Revanche des «Guggerdorfes»

Aber heuer stand Ettingen, zumindest festmässig, den Gelb-Schwarzen (gemeint ist Ther­wil) in nichts nach. Das dreitägige Volksfest anlässlich von «750 Jahre Ettingen» lockte weit über 10‘000 Besucher ins Guggerfest – darunter auch viele aus der ungeliebten Nachbar­gemeinde. Eine halbe Stunde später wie in Therwil begann der Sonntagsumzug, der un­ter dem Sujet «Mir hän ä Ohrwurm» den Ortskern stand.
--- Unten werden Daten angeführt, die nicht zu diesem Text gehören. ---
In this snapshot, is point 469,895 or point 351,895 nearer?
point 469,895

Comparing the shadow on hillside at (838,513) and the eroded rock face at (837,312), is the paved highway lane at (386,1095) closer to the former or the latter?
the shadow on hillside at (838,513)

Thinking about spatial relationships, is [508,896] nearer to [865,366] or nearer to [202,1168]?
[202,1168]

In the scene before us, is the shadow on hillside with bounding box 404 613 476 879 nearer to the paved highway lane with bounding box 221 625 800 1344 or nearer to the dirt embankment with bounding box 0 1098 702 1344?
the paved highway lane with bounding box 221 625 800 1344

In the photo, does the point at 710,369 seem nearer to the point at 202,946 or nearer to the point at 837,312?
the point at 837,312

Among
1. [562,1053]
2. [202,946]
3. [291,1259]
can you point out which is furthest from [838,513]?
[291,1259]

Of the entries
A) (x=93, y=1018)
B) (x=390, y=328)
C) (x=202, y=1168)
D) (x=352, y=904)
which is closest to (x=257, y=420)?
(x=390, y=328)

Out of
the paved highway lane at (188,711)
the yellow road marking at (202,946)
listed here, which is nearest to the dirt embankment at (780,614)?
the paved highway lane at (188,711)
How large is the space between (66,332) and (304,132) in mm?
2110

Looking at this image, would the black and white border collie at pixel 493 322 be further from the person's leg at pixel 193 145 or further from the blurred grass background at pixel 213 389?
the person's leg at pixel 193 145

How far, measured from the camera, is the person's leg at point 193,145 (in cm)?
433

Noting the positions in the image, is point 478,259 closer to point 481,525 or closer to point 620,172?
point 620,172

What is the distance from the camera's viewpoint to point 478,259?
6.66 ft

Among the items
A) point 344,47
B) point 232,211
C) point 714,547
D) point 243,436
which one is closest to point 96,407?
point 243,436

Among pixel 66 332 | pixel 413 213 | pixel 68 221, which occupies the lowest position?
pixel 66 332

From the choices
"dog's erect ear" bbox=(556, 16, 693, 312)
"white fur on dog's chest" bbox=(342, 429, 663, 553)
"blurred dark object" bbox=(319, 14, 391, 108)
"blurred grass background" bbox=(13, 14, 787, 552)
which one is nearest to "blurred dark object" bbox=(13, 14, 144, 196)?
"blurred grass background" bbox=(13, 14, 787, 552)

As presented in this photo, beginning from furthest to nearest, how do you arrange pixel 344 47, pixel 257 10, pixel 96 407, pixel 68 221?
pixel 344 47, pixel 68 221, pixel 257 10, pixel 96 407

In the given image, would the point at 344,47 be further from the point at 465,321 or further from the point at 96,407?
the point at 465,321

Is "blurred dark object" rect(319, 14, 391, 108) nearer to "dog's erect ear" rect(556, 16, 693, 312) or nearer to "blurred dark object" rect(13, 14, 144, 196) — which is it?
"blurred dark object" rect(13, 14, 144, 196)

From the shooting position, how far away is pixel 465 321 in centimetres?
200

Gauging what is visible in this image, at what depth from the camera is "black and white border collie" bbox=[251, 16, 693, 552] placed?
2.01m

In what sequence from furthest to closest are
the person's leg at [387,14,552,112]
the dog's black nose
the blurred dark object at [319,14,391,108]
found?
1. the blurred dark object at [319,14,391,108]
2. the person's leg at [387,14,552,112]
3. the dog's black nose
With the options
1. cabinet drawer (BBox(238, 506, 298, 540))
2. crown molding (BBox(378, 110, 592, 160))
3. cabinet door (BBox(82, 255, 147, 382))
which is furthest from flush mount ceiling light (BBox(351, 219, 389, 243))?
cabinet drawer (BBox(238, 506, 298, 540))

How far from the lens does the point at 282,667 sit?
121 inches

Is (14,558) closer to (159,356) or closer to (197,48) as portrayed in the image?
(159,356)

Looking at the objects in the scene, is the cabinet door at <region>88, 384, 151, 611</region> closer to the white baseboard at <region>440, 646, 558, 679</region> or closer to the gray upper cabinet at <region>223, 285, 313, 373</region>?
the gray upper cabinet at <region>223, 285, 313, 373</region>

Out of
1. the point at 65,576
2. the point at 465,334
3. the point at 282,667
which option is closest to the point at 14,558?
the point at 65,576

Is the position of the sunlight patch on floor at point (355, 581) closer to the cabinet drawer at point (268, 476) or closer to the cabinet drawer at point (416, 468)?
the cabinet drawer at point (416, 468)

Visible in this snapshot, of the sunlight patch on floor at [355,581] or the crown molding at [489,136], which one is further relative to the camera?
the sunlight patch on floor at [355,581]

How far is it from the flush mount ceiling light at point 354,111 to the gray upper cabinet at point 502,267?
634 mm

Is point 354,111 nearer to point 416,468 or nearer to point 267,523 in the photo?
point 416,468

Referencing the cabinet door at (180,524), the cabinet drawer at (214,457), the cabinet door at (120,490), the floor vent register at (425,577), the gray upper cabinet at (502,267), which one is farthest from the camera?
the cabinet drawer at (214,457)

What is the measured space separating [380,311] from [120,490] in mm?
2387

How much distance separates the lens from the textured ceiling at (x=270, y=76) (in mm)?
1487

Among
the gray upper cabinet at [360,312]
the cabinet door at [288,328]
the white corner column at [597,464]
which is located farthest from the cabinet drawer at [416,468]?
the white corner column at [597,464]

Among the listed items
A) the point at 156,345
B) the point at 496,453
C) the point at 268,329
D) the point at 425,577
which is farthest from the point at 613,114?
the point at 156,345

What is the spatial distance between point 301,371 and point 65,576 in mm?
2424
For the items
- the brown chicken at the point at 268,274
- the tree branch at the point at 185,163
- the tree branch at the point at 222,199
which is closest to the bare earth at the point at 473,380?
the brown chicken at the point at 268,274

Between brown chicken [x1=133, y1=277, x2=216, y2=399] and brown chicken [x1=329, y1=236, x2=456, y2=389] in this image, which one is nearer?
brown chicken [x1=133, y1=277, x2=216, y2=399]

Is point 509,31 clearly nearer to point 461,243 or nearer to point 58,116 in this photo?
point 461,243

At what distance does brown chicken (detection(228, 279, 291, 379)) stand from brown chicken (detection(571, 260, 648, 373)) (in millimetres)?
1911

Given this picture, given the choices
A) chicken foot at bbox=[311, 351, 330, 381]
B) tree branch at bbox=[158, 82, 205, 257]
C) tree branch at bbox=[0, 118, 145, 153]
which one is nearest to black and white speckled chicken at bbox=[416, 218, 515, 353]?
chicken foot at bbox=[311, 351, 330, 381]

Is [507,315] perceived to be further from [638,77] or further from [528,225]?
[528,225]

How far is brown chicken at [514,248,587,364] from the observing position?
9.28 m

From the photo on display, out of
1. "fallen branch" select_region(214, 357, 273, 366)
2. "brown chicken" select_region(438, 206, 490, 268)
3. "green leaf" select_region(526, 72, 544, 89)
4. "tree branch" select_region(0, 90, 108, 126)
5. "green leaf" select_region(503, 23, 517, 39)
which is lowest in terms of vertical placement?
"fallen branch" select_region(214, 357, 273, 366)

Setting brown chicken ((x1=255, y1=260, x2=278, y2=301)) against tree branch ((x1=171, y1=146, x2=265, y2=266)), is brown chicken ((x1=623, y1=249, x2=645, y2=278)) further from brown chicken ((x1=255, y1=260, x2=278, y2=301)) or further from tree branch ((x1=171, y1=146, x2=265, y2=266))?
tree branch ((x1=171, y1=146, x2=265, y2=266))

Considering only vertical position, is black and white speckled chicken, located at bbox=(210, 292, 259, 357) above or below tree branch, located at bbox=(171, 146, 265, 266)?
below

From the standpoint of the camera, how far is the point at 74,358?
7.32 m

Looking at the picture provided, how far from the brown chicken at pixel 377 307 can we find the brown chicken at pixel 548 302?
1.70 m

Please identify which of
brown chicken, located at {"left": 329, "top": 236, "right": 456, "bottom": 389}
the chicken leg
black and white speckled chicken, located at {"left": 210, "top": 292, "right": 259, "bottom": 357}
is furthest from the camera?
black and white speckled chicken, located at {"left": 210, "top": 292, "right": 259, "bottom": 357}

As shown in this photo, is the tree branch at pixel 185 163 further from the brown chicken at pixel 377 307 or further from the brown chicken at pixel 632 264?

Dieses lehnte sich an den Jubiläums­song, der anlässlich des 750. Geburtstages von Ettingen im vergangenen Jahr die Men­schen in der Region berieselte. Der diesjährige Umzug überzeugte duch spektakuläre Wa­genkonstruktionen.

Thematisch gab man sich in Ettingen ganz lokal: Tempo-30-Zonen, die Wei­heranlage auf dem Gebiet Toggesssenmatten, die neue Tierarztpraxis, das Jubiläums­fest oder auch der Turnverein - in Ettingen ist eben mehr los als man denkt. Wie immer, wenn im Dorf am Blauen ein Fest steigt, war die Stimmung familiär. Das wird wohl der Grund sein, weshalb sich auch Menschen aus den Nachbargemeinden (primär aus dem Hinteren und Solothurnischen Leimental) nach Ettingen begaben.

«Schnäggedorf» als Fasnachts-Hochburg

Gleichzeitig wie in Ettingen begann in Oberwil der Umzug. Und das «Schnäggedorf» ist die Fasnachts-Metropole im Birsig- und Leimental. Die Hauptstrasse, vom Schwanenplatz bis zum Kreisel, ist eine einzige Festmeile. Während man in Therwil und Ettingen sich durch die Besucher drängen kann, ist in Oberwil zeitweise eine «Druggedde» wie am Basler Mor­gestraich. Insgesamt nahmen 400 Aktive am Umzug statt – damit ist Oberwil in den Di­mensionen von Allschwil und Reinach.

Die neue Weihnachtsbeleuchtung, welche der Gemeinde neuen Glanz verleihen soll, bauliche Hindernisse (der Verkehr ist ein Dauerthe­ma in Oberwil) und die Tatsache, dass die Bäckerei Müller nach 50 Jahren für immer schliesst, waren lokale Themata, welche im Dorf für Gespräch sorgten.

Seit 49 Jahren dabei

Andererseits gilt die Oberwiler Fasnacht für viele Basler Cliquen auch als eine Art «Haupt­probe» für die «Drey scheenschte Dääg» an der Rheinstadt. Und wir entdeckten die legen­däre Binninger Waggis-Glygge (bitte so geschrieben…) namens Vorstadt-Glunggi, die 1967 ge­gründet wurde.

Und heuer zum 49. Male, seit 1970 also, jeweils an der «Schnäg­gefasnacht» mit­macht. Bei ihrer verdienten Ruhepause auf dem Zentrumsplatz sprachen wir mit dem Nestküken Liv (7), die mit ihrem Opa bereits zum dritten Mal an der Oberwiler Fasnacht mitmacht. «Fasnacht ist sehr schön und gefällt mir; wir haben viele Süssigkeiten verteilt, so dass wir beim 2. Durchlauf nichts mehr hatten», verriet uns das aufgeweckte Mädchen.

Kurzum: Die Leimentaler Fasnacht zog bei idealen Witterungsbedingungen Tausende von Schaulustigen in die Ortskerne. Und die Nacht wird lange sein – und morgen geht es in Oberwil und Ettingen mit der Schülerfasnacht und einem Guggekonzert (Therwil) weiter, bevor der Dienstag ganz der Beizenfasnacht und den Schnitzelbängglern gehört.